Brief:
Read the listing below and copy out every line that holds "Schrauben".
# # # # #
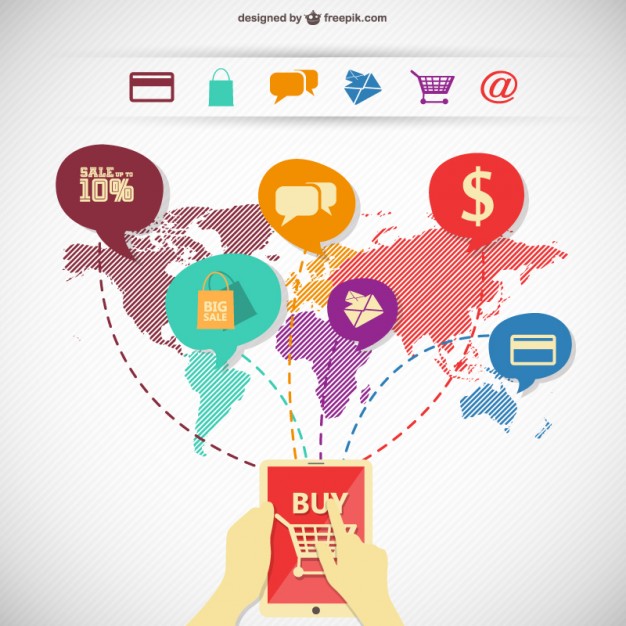 designed by freepik.com

@

SALE UP TO 10%

$

BIG SALE

BUY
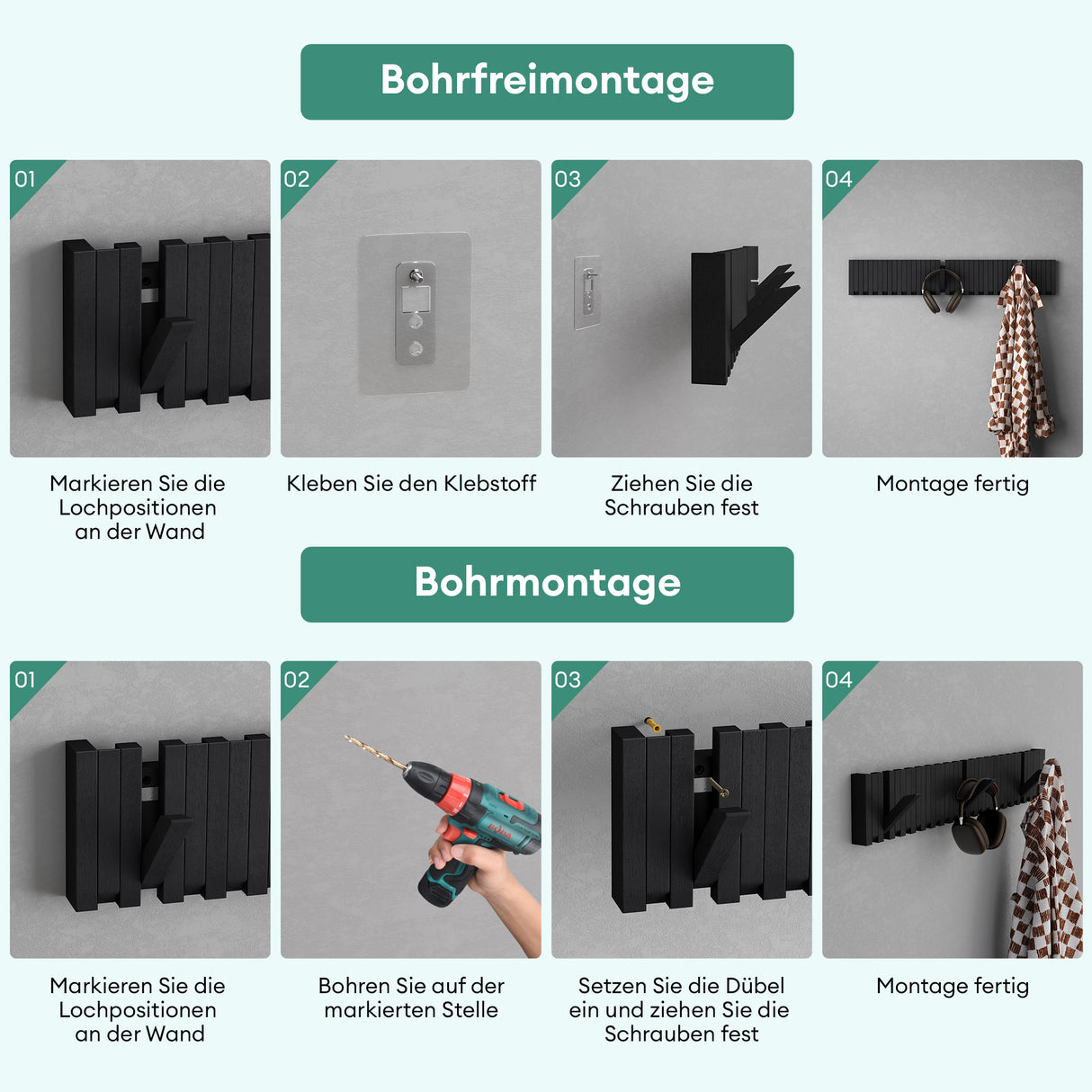 Bohrfreimontage

01

Markieren Sie die Lochpositionen an der Wand

02

Kleben Sie den Klebstoff

03

Ziehen Sie die Schrauben fest

04

Montage fertig

Bohrmontage

01

Markieren Sie die Lochpositionen an der Wand

02

Bohren Sie auf der markierten Stelle

03

Setzen Sie die Dübel ein und ziehen Sie die Schrauben fest

04

Montage fertig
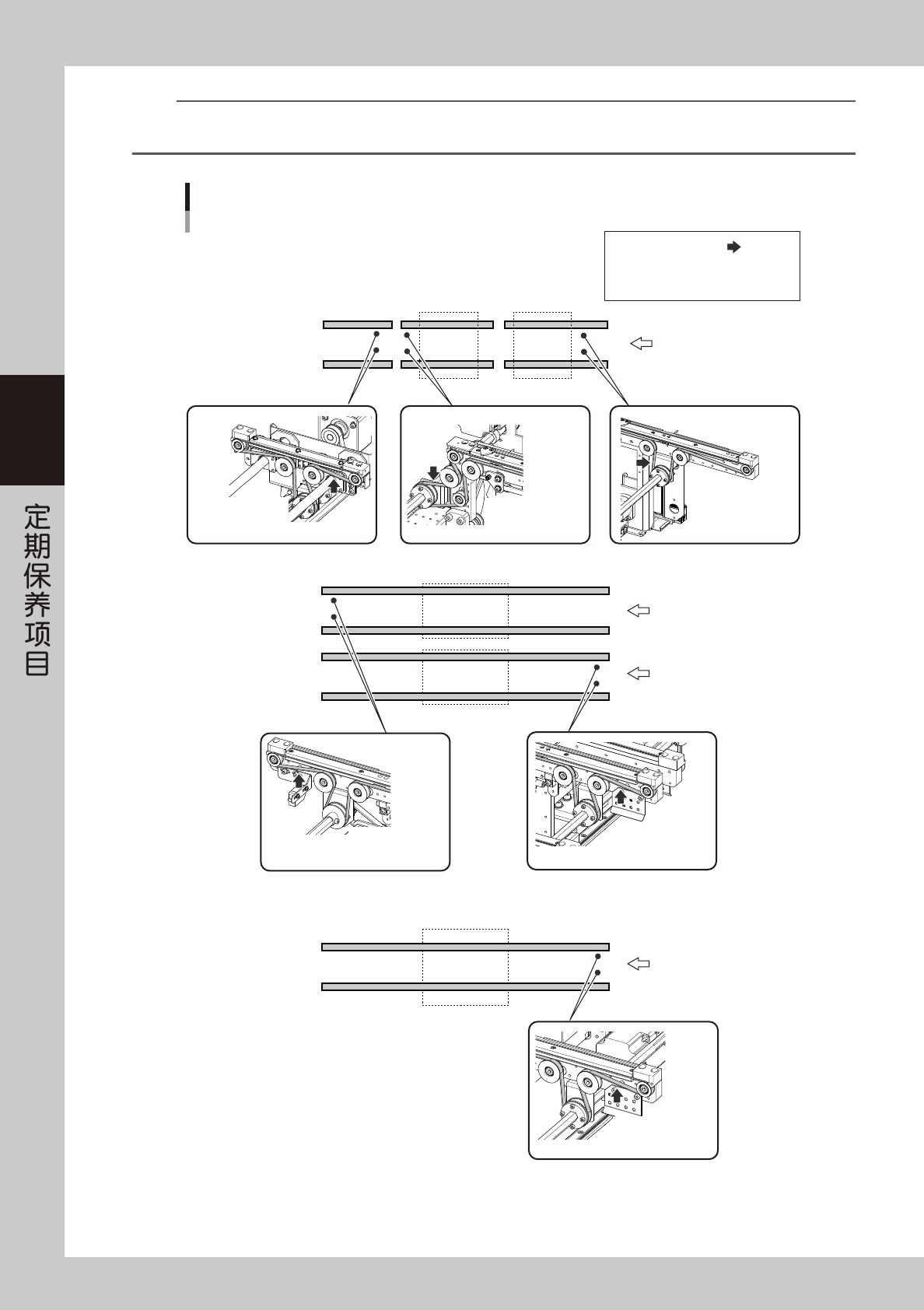 定期保养项目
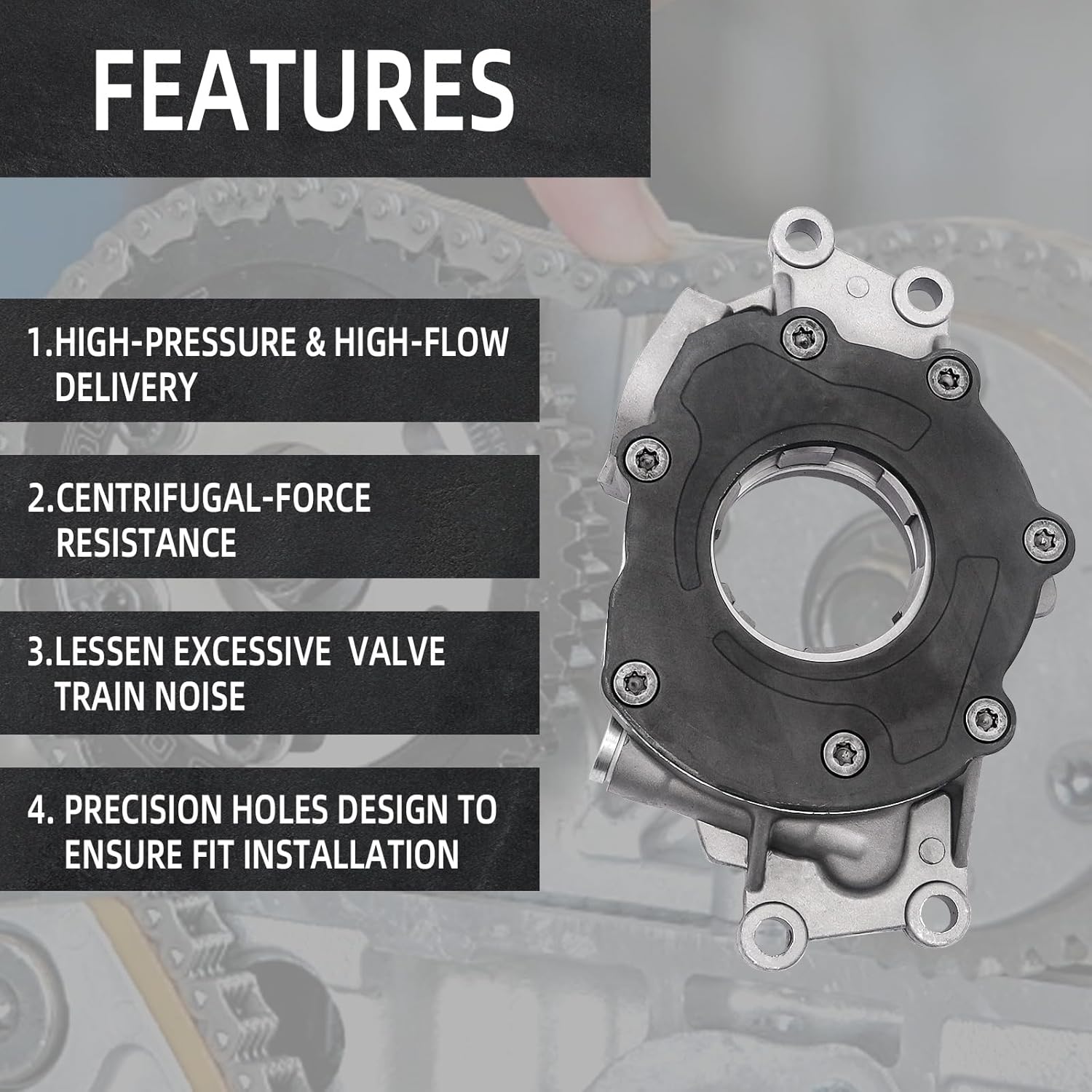 FEATURES

1.HIGH-PRESSURE & HIGH-FLOW DELIVERY

2.CENTRIFUGAL-FORCE RESISTANCE

3.LESSEN EXCESSIVE VALVE TRAIN NOISE

4. PRECISION HOLES DESIGN TO ENSURE FIT INSTALLATION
# # # # #
Exercise answer:
Ziehen Sie die Schrauben fest
Setzen Sie die Dübel ein und ziehen Sie die Schrauben fest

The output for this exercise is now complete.